As is the case with most temperate tree species, start of beech flowering period is governed by temperature in the form of accumulated heat units above a threshold level in the months before (Dahl et al. 2013). In Delmenhorst and Oberjoch, higher mean yearly temperatures were significantly correlated with an earlier start and peak of the season, and an increased PI. In addition, the trends of mean yearly temperatures over the years were significantly positive in the nearby towns Bremen and Oberstdorf. Therefore, temperature increase as a part of climate change may contribute to an earlier occurrence of the PS of European beech and to higher pollen concentrations. However, increasing pollen counts could also result from the man-made increase in atmospheric carbon dioxide (CO2) (Ziello et al. 2012). Forest area of Fagus sylvatica in Germany has also increased, as shown by two studies for an observation period between 1987 and 2012 (Polley and Kroiher 2006; https://bwi.info), so that there might be an increased number of nubile trees due to planting some decades ago or less felling. As mentioned by Kasprzyk et al. (2014) referring to a study from Suszka in 1990, single European beech can become nubile at the age of 20 years, but in dense stands, trees start to flower and to fruit at the age of 60–70 years.

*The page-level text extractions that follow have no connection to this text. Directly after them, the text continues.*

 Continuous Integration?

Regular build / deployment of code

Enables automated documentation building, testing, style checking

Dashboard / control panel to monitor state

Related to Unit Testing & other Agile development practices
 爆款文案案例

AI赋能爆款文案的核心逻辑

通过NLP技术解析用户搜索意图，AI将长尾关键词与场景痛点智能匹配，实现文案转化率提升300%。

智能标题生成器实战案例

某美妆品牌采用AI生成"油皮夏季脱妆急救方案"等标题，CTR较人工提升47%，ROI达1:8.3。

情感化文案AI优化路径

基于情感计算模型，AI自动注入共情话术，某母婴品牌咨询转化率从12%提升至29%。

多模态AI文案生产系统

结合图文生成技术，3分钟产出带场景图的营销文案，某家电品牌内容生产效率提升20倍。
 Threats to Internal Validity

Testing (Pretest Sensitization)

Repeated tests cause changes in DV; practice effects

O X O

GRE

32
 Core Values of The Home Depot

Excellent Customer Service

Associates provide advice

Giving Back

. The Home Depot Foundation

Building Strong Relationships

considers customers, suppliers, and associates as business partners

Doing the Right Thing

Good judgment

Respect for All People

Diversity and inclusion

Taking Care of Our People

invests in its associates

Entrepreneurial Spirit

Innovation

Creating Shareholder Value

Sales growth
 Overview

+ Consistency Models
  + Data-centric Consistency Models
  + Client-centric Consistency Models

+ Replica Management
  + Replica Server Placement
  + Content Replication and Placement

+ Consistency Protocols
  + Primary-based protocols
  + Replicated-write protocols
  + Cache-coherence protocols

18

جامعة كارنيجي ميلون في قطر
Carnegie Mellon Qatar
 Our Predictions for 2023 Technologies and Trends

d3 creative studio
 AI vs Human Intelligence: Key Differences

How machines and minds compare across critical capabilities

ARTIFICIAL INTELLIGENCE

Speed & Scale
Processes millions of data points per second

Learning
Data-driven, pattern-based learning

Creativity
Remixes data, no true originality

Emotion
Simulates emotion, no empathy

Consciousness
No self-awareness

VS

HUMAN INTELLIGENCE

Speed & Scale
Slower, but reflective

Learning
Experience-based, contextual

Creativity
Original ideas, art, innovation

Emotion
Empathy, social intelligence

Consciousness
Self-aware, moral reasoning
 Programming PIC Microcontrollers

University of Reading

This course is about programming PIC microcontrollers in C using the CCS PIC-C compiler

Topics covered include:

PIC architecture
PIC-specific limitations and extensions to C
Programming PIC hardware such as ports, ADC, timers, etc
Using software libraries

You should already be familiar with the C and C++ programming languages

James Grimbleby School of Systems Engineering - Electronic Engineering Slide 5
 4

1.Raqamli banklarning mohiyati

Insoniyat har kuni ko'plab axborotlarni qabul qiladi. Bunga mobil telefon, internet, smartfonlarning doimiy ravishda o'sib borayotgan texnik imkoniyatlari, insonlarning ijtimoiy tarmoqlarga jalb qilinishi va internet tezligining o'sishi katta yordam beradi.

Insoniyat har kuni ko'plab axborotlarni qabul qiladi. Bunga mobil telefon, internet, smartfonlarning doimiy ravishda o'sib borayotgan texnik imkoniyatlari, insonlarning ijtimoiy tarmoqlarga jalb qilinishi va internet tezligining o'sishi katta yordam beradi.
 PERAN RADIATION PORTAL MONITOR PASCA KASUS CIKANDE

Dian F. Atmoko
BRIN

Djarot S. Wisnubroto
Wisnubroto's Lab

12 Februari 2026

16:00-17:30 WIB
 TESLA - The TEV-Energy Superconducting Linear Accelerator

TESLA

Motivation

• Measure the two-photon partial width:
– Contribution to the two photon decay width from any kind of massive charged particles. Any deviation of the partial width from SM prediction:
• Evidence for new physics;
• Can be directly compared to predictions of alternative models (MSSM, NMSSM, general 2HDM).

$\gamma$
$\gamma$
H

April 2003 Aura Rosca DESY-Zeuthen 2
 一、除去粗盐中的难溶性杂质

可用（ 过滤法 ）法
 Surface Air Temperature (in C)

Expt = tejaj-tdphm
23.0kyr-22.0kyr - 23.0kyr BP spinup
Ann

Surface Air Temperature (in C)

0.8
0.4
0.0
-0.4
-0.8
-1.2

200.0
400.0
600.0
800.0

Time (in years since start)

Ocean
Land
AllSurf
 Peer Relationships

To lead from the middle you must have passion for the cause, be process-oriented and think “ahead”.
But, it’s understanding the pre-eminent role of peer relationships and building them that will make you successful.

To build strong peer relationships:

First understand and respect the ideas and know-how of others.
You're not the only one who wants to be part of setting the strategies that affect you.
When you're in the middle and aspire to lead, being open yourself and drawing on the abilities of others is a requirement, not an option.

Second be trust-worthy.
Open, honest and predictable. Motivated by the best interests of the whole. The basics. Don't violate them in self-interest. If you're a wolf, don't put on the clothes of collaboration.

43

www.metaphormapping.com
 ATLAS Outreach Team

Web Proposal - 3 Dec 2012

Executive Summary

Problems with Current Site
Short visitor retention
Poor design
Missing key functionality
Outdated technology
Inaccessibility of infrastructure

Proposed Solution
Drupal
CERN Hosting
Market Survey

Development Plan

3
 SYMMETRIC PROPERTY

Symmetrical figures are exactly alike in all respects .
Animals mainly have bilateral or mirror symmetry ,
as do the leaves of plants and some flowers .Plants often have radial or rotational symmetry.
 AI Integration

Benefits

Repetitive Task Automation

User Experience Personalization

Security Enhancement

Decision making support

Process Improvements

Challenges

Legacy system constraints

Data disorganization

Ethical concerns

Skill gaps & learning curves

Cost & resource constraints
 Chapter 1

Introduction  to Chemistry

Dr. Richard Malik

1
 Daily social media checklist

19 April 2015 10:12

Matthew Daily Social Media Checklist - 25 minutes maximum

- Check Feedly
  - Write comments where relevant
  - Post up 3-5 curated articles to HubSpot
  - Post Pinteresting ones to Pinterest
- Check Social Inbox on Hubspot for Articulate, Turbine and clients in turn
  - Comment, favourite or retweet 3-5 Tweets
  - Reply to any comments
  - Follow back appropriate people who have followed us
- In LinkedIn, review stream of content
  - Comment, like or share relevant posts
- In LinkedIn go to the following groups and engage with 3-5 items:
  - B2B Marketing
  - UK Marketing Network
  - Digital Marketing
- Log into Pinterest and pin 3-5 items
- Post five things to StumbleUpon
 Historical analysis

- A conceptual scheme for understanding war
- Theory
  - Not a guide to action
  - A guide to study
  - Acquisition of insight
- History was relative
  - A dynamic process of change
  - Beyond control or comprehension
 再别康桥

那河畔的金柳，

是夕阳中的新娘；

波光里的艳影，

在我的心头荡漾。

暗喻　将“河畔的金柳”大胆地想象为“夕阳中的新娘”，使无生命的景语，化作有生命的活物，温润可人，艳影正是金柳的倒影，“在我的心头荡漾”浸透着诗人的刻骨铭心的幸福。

The findings clearly have a clinical impact for allergy sufferers. (1) Patients are often only diagnosed with a limited number of pollen allergens, trusting on possible cross-reactivity of allergens, but this economical trend bears the danger that individually important allergy sources are overlooked. (2) Patient history is important in correlating symptoms and sensitization patterns to decide which allergens are relevant. However, with beech there is a high difference in pollen load during the different years, which the practicing doctor, just looking at the pollen calendar, would not necessarily know. Again, this may lead to under-diagnoses of beech related allergic respiratory diseases.

5 Conclusions

Pollen season of European beech seems to be affected by rising temperatures as a part of climate change. Allergy sufferers might be faced with an earlier occurrence of the season and higher annual pollen sums. Beeches near to the investigated sites need recovery times indicated by up to 3 years of low pollen sums to prepare for a year of intensive flowering.